L’esame istopatologico rivela infiammazione, degenerazione, necrosi e perdita della colorazione basofila della matrice cartilaginea, associate a edema pericondrale e a una proliferazione fibrocitaria ed endoteliale capillare. L’infiltrato infiammatorio cartilagineo è predominantemente linfocitario con alcune cellule giganti multinucleate.

La diagnosi di policondrite recidivante felina richiede la documentazione istologica di una condrite in almeno due siti anatomici diversi e/o il coinvolgimento di almeno due altri organi. Un caso di gatto giapponese domestico di tre anni che presentava una condrite auricolare con modificazioni condrali costali, laringee, tracheali e articolari ha soddisfatto questi criteri, sebbene la poliartrite erosiva evochi piuttosto una poliartrite cronica progressiva felina.

La risposta terapeutica si rivela variabile. La prednisolone a dose immunosoppressiva può indurre una remissione in tre settimane, mentre il dapsone a 1 mg/kg al giorno, con o senza corticosteroidi, ha dimostrato la sua efficacia in quattro casi senza recidive dopo l’interruzione del trattamento. La pinnectomia costituisce un’opzione curativa in alcune situazioni. Un miglioramento spontaneo e una remissione senza trattamento sono stati anche riportati.

Approcci diagnostici e terapeutici integrati

La diagnosi di queste dermatosi immuno-mediate si basa sulla combinazione delle caratteristiche cliniche, dell’anamnesi e dell’esame istopatologico. La citologia e le biopsie cutanee costituiscono gli strumenti diagnostici più preziosi per differenziare queste affezioni dalle cause infettive, allergiche o neoplastiche mimetiche.

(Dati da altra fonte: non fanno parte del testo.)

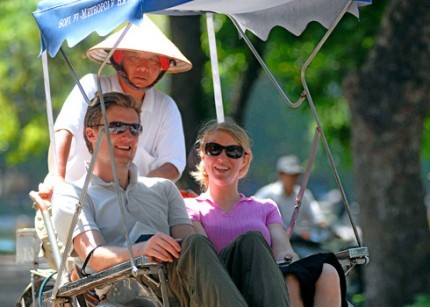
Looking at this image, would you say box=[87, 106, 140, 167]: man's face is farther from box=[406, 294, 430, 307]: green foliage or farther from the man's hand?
box=[406, 294, 430, 307]: green foliage

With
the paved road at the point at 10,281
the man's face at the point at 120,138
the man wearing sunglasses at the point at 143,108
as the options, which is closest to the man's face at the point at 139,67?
the man wearing sunglasses at the point at 143,108

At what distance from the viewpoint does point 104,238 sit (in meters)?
6.78

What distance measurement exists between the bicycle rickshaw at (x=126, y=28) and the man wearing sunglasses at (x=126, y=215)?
10 cm

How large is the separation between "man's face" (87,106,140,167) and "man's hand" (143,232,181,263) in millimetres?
777

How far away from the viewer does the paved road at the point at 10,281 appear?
60.4 feet

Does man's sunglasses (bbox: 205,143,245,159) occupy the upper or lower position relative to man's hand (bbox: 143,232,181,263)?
upper

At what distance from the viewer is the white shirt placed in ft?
25.7

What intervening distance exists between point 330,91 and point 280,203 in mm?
2865

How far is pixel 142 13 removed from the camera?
6137 millimetres

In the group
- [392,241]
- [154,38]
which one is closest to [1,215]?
[392,241]

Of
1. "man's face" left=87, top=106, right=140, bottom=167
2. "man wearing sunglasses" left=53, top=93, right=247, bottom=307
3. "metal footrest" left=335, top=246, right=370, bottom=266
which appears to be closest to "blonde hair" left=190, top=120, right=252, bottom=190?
"man wearing sunglasses" left=53, top=93, right=247, bottom=307

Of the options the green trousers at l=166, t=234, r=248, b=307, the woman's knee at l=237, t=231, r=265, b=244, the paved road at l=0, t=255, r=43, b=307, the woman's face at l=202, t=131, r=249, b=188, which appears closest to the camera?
the green trousers at l=166, t=234, r=248, b=307

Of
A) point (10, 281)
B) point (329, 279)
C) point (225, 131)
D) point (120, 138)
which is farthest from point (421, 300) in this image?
point (10, 281)

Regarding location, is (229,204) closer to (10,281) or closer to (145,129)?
(145,129)
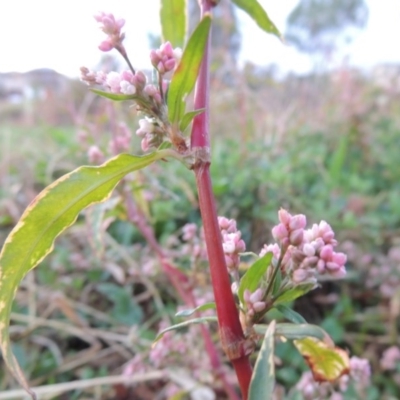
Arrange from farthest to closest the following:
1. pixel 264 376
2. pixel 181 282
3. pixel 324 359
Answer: pixel 181 282
pixel 324 359
pixel 264 376

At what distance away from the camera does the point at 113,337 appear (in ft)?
4.28

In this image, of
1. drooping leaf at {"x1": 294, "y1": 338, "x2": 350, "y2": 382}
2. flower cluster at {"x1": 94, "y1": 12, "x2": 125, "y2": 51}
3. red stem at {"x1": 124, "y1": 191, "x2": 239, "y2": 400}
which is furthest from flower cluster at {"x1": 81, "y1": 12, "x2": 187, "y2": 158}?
red stem at {"x1": 124, "y1": 191, "x2": 239, "y2": 400}

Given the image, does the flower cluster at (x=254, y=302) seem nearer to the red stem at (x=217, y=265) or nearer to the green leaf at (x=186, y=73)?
the red stem at (x=217, y=265)

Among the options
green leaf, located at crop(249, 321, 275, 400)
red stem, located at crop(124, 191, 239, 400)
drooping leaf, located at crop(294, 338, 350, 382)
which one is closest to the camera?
green leaf, located at crop(249, 321, 275, 400)

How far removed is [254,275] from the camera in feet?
1.54

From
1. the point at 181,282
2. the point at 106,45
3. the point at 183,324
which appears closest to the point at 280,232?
the point at 183,324

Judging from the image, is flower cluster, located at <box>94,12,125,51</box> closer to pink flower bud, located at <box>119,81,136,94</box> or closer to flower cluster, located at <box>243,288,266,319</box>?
pink flower bud, located at <box>119,81,136,94</box>

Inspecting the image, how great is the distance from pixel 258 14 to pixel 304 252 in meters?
0.30

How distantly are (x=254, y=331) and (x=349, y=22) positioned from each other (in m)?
12.0

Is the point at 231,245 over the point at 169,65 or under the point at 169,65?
under

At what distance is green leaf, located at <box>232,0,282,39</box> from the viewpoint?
59 centimetres

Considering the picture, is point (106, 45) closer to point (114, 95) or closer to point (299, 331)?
point (114, 95)

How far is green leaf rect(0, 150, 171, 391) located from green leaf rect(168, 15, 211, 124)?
40 mm

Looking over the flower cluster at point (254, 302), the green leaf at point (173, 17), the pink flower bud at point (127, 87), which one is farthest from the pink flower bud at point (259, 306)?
the green leaf at point (173, 17)
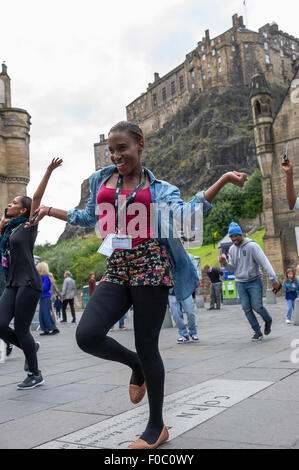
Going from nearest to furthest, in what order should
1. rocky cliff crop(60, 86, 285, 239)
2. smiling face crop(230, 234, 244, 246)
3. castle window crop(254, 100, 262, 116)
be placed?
smiling face crop(230, 234, 244, 246), castle window crop(254, 100, 262, 116), rocky cliff crop(60, 86, 285, 239)

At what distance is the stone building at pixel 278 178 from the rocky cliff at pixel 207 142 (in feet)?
151

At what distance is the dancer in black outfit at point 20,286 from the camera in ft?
15.6

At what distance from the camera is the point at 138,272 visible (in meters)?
2.79

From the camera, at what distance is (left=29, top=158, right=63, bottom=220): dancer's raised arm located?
3.56 meters

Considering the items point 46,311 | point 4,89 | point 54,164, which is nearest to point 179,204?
point 54,164

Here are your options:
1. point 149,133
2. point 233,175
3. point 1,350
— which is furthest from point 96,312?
point 149,133

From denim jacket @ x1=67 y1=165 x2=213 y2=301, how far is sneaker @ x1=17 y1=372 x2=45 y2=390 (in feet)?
7.64

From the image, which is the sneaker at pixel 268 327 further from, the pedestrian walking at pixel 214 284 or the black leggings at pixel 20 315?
the pedestrian walking at pixel 214 284

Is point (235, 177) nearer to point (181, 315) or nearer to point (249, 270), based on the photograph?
point (249, 270)

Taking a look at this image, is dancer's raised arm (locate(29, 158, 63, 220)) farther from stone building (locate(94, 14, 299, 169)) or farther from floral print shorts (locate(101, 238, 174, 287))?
stone building (locate(94, 14, 299, 169))

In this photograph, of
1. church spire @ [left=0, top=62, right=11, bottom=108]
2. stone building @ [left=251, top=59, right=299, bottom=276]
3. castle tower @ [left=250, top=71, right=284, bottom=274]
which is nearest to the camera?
church spire @ [left=0, top=62, right=11, bottom=108]

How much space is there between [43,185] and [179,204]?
1266 millimetres

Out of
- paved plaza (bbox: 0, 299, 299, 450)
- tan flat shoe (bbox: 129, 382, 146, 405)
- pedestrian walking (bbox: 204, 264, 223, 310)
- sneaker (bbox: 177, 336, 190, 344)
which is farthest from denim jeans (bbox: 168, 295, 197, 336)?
pedestrian walking (bbox: 204, 264, 223, 310)

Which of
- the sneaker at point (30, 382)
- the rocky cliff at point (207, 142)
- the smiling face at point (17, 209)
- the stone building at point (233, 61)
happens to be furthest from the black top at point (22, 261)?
the stone building at point (233, 61)
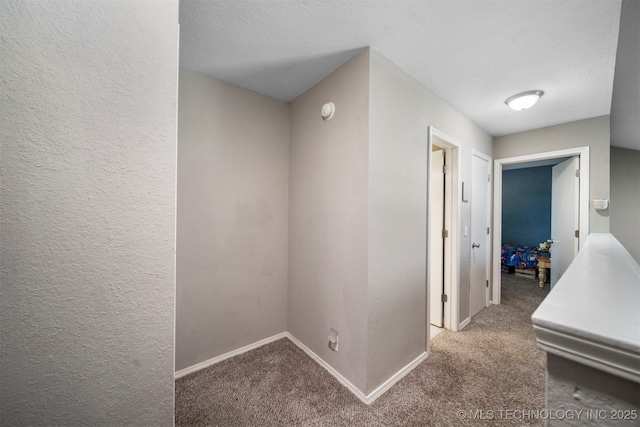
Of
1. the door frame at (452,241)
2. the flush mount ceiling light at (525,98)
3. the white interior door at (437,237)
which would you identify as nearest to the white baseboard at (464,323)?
the door frame at (452,241)

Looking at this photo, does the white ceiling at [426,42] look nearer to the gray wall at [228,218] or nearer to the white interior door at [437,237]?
the gray wall at [228,218]

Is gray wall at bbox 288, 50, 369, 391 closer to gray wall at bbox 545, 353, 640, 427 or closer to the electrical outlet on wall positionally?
the electrical outlet on wall

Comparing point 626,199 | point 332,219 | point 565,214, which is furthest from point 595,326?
point 626,199

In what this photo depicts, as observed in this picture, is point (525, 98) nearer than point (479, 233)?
Yes

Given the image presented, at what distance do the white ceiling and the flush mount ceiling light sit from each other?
0.06 meters

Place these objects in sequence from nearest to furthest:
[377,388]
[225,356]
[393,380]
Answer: [377,388] < [393,380] < [225,356]

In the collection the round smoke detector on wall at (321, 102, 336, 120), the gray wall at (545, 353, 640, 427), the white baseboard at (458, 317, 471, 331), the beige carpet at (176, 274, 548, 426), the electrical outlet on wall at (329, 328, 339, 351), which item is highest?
the round smoke detector on wall at (321, 102, 336, 120)

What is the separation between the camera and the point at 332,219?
1878mm

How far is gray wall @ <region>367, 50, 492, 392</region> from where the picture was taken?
1.63m

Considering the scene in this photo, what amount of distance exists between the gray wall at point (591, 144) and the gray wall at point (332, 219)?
2798 millimetres

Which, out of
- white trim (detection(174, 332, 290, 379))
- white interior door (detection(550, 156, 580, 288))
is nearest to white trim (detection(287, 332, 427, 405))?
white trim (detection(174, 332, 290, 379))

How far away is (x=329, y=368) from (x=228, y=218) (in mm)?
1477

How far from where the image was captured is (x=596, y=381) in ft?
1.28

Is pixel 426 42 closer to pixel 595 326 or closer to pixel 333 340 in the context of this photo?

L’esistenza di una potenziale sovrapposizione istologica tra l’eritema multiforme e lo spettro SJS/TEN richiede un approccio diagnostico integrato. L’interpretazione microscopica patologica dovrebbe limitarsi a una diagnosi generica di malattia epidermica necrotizzante EM-TEN, la sottoclassificazione successiva dipendente dall’anamnesi, dai segni clinici e dall’estensione delle lesioni.

La gestione terapeutica varia a seconda della gravità e dell’eziologia presunta. L’immediata interruzione di qualsiasi farmaco sospetto costituisce la priorità assoluta nei casi di SJS/TEN. I trattamenti immunomodulatori, inclusi ciclosporina, micofenolato mofetile e corticosteroidi, rappresentano i pilastri terapeutici della maggior parte di queste affezioni. L’evoluzione clinica e la prognosi differiscono considerevolmente a seconda dell’entità patologica, alcune affezioni che presentano una tendenza alla risoluzione spontanea mentre altre richiedono un trattamento immunosoppressivo prolungato o costituiscono vere e proprie urgenze dermatologiche.

Banovic F, Gomes P, Trainor K. Feline immune-mediated skin disorders: part 2. J Feline Med Surg. 2025;27:1-15.